Pres. Vis Pesaro: "2025 straordinario, ecco cosa chiedo al nuovo anno"
Dalle colonne del Corriere Adriatico il presidente della Vis Pesaro Mauro Bosco fa un bilancio del 2025 da poco concluso e guarda con fiducia al nuovo anno: "
Presidente Bosco, un anno solare da incorniciare.

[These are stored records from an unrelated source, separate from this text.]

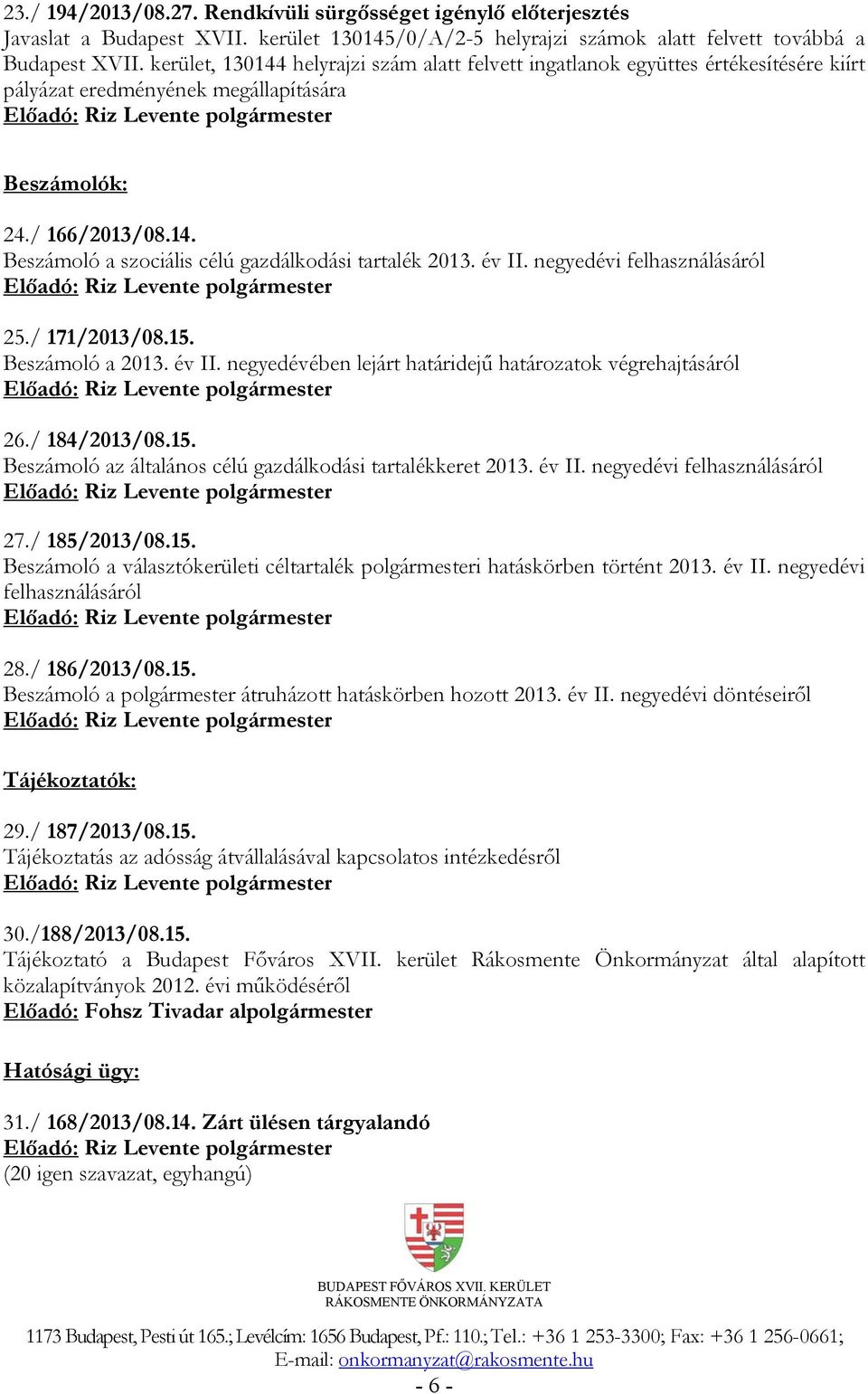 23./ 194/2013/08.27. Rendkívüli sürgősséget igénylő előterjesztés
Javaslat a Budapest XVII. kerület 130145/0/A/2-5 helyrajzi számok alatt felvett továbbá a Budapest XVII. kerület, 130144 helyrajzi szám alatt felvett ingatlanok együttes értékesítésére kiírt pályázat eredményének megállapítására
Előadó: Riz Levente polgármester

Beszámolók:

24./ 166/2013/08.14.
Beszámoló a szociális célú gazdálkodási tartalék 2013. év II. negyedévi felhasználásáról
Előadó: Riz Levente polgármester

25./ 171/2013/08.15.
Beszámoló a 2013. év II. negyedévében lejárt határidejű határozatok végrehajtásáról
Előadó: Riz Levente polgármester

26./ 184/2013/08.15.
Beszámoló az általános célú gazdálkodási tartalékkeret 2013. év II. negyedévi felhasználásáról
Előadó: Riz Levente polgármester

27./ 185/2013/08.15.
Beszámoló a választókerületi céltartalék polgármesteri hatáskörben történt 2013. év II. negyedévi felhasználásáról
Előadó: Riz Levente polgármester

28./ 186/2013/08.15.
Beszámoló a polgármester átruházott hatáskörben hozott 2013. év II. negyedévi döntéseiről
Előadó: Riz Levente polgármester

Tájékoztatók:

29./ 187/2013/08.15.
Tájékoztatás az adósság átvállalásával kapcsolatos intézkedésről
Előadó: Riz Levente polgármester

30./188/2013/08.15.
Tájékoztató a Budapest Főváros XVII. kerület Rákosmente Önkormányzat által alapított közalapítványok 2012. évi működéséről
Előadó: Fohsz Tivadar alpolgármester

Hatósági ügy:

31./ 168/2013/08.14. Zárt ülésen tárgyalandó
Előadó: Riz Levente polgármester
(20 igen szavazat, egyhangú)

BUDAPEST FŐVÁROS XVII. KERÜLET
RÁKOSMENTE ÖNKORMÁNYZATA

1173 Budapest, Pesti út 165.; Levélcím: 1656 Budapest, Pf.: 110.; Tel.: +36 1 253-3300; Fax: +36 1 256-0661;
E-mail: onkormanyzat@rakosmente.hu
- 6 -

"Direi straordinario, ricco di soddisfazioni per tifosi, club e città. A livello di prima squadra abbiamo raggiunto i primi playoff di terza serie di sempre, infrangendo record in serie e violando stadi inespugnati per decenni. In termini emozionali è stato un 2025 eccezionale, anche perché abbiamo continuato a crescere pure negli altri due pilastri su cui ci basiamo".
Cioè?
"Accanto alla prima squadra c’è il tema infrastrutturale, e da mesi abbiamo completato il V-Park, centro sportivo che nulla ha a che vedere con la categoria: tra 15 anni ci ricorderemo del 2025 per questo. Il terzo pilastro è il settore giovanile, e da quel punto di vista siamo un punto di riferimento a livello regionale e nazionale".
Che si aspetta dal 2026?
"Andare in continuità rispetto agli anni precedenti. Il 2025 straordinario è frutto di quanto seminato nel 2024, nel 2023 e nel 2022. Stiamo consolidandoci nel tempo, in linea con un percorso di creazione di valore. Tutti riconoscono che la Vis è società strutturata, organizzata, seria e competitiva, adeguata per la Lega Pro di cui è punto di riferimento".
Cosa manca per sognare?
"Va fatta chiarezza. Per come la realtà è dimensionata, per storia calcistica e mentalità collettiva, stare in pianta stabile nel professionismo in questo modo è già un miracolo, possibile grazie al contributo del sottoscritto. Tutti sanno che se un giorno andassi via, la Vis sprofonderebbe nei dilettanti. Quindi piedi per terra, consapevoli che per numero di spettatori, sponsor e quant’altro il nostro sogno lo stiamo già vivendo, soprattutto se pensiamo a realtà che fatturano il doppio. L’introduzione del «salary cap» non vuol dire che tutti possono spendere le stesse cifre. Significa che il monte ingaggi dei calciatori deve essere proporzionale ai ricavi del club, e noi rispetto ad altri siamo messi malissimo per introiti da botteghino e sponsorizzazioni. Essere stabilmente in zona playoff investendo sui giovani è un sogno".
Mister Stellone ha fatto intendere che bisognerebbe fare qualcosa sul mercato in vista dei playoff.
"Intendiamoci, i playoff non devono essere un’ossessione bensì un’opportunità. Centrarli anche quest’anno ci darebbe la chance di ambire a qualcosa d’inimmaginabile, consapevoli che se dovessimo fare il salto dovremmo cambiare città perché al Benelli, per un’eventuale Serie B, a oggi manca tutto".
Quindi starete così?
"La cosa più stupida che possiamo fare è pensare di rinforzarci per fare un singolo playoff da una o due posizioni più in alto. Sarebbe un obiettivo troppo a breve termine, non accadrà. Lo chiamano «mercato di riparazione» e quando c’era da intervenire l’ho sempre fatto, ma ora avrebbe poco senso perché non possiamo competere per la vittoria come l’Arezzo Anche così i playoff possiamo farli. Siamo in linea con gli obiettivi".
Zero operazioni, dunque?
"Se qualcuno chiede di giocare di più lo accontenteremo, così come se arriveranno richieste per qualche nostro calciatore che tanto bene ha fatto. La vendita di giocatori in un club come la Vis Pesaro non deve essere vista come un qualcosa di negativo, ma al contrario ne dovremmo essere tutti orgogliosi perché è questo tipo di lavoro che permette alla società di crescere nel tempo".
C’è il rischio perciò che qualche big vada via?
"Io in caso parlerei di opportunità. Se i vari Stabile e Ceccacci, per fare due nomi, fossero richiesti da club più importanti non sarebbe giusto tarpargli le ali. Questo non significa che stiamo vendendo, né svendendo i nostri pezzi, ma che dobbiamo continuare con la politica sui giovani per un percorso a medio e lungo termine".